|  August 30, 2014  |  
Partly Cloudy   45.0F  |  Forecast »
Bookmark and Share Email this page Email Print this page Print Feed Feed

State, Stakeholders Hold Statewide Suicide Prevention Summit Jan. 11-13

Goal is to identify gaps, ways to strengthen existing network of prevention programs

(Anchorage, AK) — A three-day statewide suicide prevention summit next week in Anchorage aims to identify gaps in the suicide prevention network and ways to fix them.

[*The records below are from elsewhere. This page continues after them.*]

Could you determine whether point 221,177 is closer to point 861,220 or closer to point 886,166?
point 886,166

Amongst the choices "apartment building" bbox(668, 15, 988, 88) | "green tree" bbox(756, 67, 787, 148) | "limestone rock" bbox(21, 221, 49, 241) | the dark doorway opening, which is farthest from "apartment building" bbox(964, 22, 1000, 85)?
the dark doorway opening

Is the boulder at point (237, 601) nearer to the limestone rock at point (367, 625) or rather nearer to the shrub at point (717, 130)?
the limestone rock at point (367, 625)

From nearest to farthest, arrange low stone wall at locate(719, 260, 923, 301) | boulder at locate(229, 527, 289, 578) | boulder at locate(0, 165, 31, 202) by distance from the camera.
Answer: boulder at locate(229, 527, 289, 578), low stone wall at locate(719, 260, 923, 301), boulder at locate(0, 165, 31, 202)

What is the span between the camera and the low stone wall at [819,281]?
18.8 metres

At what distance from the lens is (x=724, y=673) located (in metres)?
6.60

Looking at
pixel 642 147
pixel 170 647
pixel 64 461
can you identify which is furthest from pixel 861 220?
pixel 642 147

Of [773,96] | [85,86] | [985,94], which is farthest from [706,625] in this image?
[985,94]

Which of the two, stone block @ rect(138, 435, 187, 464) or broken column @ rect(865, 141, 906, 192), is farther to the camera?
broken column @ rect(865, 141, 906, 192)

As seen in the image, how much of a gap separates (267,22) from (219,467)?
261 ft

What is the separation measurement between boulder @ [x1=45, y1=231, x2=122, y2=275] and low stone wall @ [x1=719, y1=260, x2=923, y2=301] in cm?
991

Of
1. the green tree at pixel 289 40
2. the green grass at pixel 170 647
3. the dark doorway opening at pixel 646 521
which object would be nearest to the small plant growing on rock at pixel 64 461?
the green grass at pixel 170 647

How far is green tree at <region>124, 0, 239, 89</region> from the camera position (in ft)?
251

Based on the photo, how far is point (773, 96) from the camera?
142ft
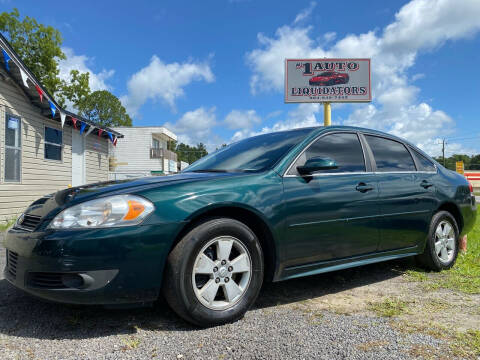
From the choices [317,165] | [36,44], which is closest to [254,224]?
[317,165]

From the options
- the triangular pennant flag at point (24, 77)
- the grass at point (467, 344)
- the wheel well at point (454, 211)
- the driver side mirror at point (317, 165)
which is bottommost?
the grass at point (467, 344)

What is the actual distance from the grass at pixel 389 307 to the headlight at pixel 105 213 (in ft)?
6.26

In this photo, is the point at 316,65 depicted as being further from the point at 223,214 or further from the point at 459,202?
the point at 223,214

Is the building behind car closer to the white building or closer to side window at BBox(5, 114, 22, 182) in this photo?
side window at BBox(5, 114, 22, 182)

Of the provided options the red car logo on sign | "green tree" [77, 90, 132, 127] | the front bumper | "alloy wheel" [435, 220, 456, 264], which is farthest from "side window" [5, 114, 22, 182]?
"green tree" [77, 90, 132, 127]

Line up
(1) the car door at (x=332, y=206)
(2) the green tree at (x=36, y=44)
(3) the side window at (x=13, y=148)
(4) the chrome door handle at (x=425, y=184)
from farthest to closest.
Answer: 1. (2) the green tree at (x=36, y=44)
2. (3) the side window at (x=13, y=148)
3. (4) the chrome door handle at (x=425, y=184)
4. (1) the car door at (x=332, y=206)

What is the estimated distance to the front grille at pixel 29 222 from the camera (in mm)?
2572

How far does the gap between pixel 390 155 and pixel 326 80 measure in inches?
486

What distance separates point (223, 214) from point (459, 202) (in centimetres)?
320

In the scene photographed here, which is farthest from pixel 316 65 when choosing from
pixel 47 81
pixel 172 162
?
pixel 172 162

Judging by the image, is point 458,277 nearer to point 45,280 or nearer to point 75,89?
point 45,280

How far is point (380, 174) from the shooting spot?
12.3 ft

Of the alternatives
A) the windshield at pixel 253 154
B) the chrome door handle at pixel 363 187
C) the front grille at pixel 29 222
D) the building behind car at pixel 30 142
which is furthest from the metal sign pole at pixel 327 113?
the front grille at pixel 29 222

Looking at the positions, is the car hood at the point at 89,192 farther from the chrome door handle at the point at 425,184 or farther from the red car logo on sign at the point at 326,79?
the red car logo on sign at the point at 326,79
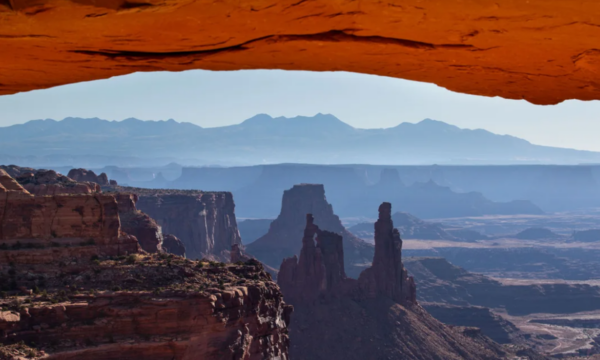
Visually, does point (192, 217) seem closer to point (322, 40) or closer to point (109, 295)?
point (109, 295)

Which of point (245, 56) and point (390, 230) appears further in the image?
point (390, 230)

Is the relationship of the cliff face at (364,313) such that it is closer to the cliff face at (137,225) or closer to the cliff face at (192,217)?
the cliff face at (137,225)

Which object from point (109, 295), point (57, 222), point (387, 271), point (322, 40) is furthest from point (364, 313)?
point (322, 40)

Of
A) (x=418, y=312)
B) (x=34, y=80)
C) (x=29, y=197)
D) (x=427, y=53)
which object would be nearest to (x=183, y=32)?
(x=427, y=53)

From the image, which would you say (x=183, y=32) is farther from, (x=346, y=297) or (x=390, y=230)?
(x=390, y=230)

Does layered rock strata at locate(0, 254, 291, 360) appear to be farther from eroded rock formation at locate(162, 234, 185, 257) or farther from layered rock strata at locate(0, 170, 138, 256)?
eroded rock formation at locate(162, 234, 185, 257)

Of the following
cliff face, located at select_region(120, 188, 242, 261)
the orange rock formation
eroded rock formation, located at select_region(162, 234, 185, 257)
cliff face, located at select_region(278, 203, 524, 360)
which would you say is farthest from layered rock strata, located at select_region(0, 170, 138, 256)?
cliff face, located at select_region(120, 188, 242, 261)
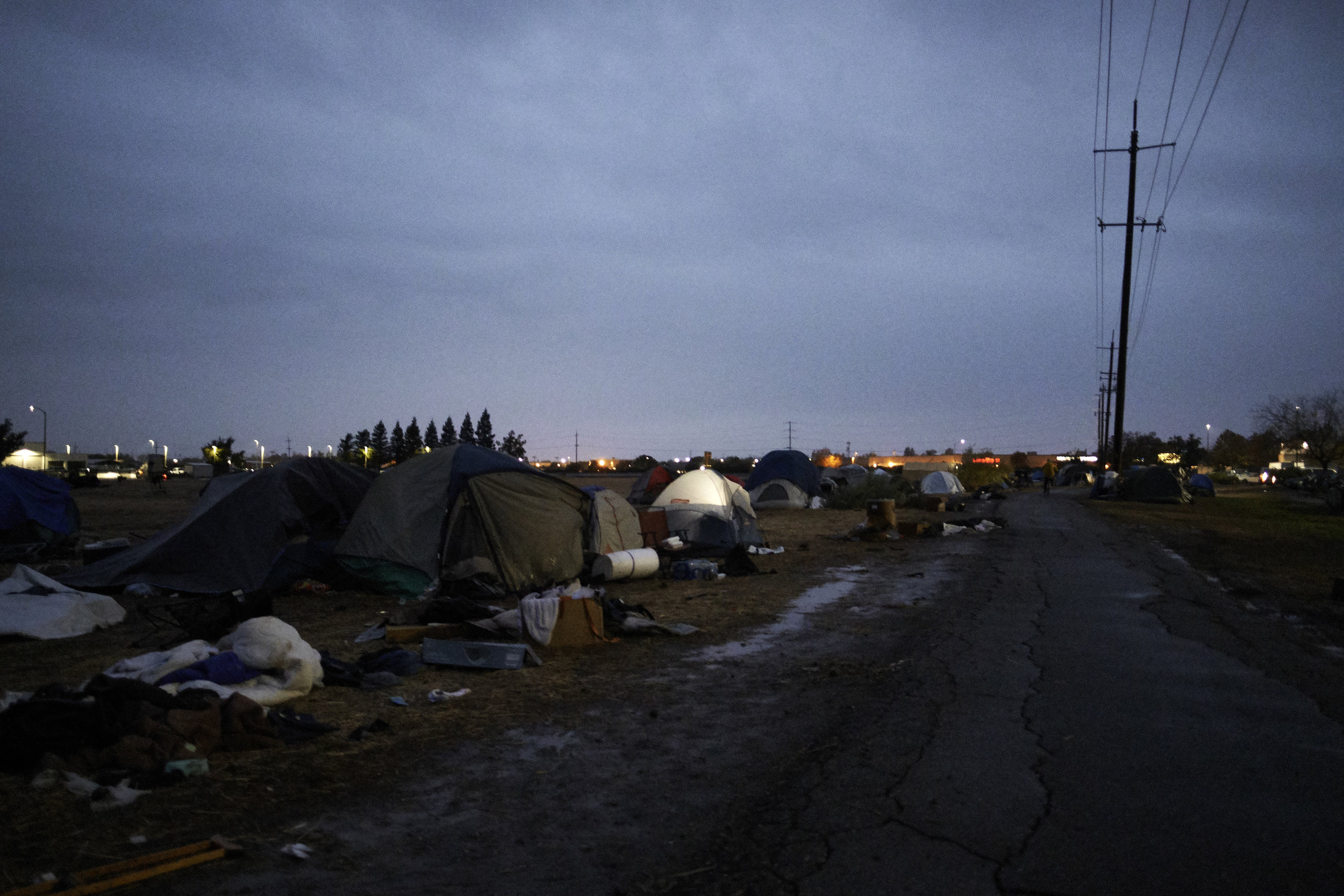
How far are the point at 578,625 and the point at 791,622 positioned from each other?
8.96ft

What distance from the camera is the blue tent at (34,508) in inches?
656

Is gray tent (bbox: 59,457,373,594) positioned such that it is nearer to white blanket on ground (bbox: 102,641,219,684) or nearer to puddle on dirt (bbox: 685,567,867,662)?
white blanket on ground (bbox: 102,641,219,684)

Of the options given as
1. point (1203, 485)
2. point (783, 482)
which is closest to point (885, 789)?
point (783, 482)

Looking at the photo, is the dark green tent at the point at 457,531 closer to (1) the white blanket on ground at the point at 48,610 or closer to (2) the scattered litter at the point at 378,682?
(1) the white blanket on ground at the point at 48,610

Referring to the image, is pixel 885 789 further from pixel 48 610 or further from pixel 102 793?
pixel 48 610

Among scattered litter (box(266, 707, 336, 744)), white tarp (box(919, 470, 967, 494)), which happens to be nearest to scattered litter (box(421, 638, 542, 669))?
scattered litter (box(266, 707, 336, 744))

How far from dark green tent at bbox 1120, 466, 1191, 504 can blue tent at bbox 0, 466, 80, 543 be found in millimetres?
39935

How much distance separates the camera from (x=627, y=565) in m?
13.2

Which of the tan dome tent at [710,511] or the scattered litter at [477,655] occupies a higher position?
the tan dome tent at [710,511]

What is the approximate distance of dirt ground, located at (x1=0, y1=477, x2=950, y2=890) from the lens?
407 centimetres

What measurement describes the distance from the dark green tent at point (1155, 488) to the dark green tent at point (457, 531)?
34.7 m

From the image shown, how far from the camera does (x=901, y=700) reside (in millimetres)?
6477

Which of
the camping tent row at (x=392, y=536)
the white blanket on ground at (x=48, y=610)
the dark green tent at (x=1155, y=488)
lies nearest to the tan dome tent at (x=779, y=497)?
the dark green tent at (x=1155, y=488)

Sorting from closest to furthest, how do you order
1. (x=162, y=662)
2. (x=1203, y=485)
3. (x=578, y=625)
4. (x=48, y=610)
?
(x=162, y=662), (x=578, y=625), (x=48, y=610), (x=1203, y=485)
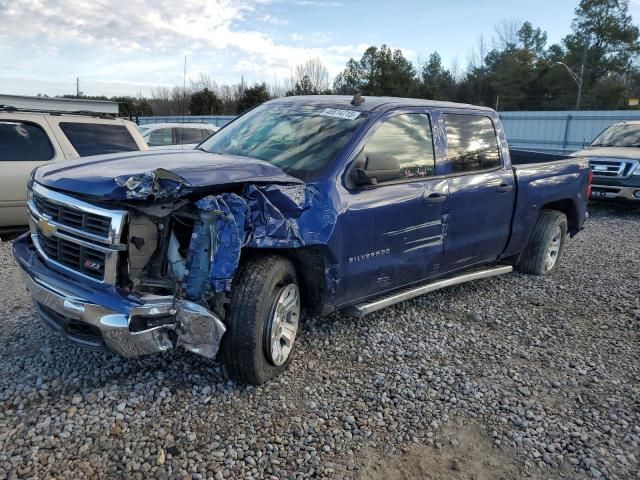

Concerned citizens and involved agencies from around the state will work together at the Alaska Native Tribal Health Consortium in Anchorage, under the summit theme, "Your Life Has Value to Me."

"We have many quality prevention services and programs in place now, but with one of the highest suicide rates in the nation, we need to do more," said Kate Burkhart, executive director of the Advisory Board on Alcoholism and Drug Abuse and the Alaska Mental Health Board. "Over the course of the summit, we'll identify concrete, immediate steps that can be taken at a personal, local and state level to begin to better address our shared challenge of suicide prevention."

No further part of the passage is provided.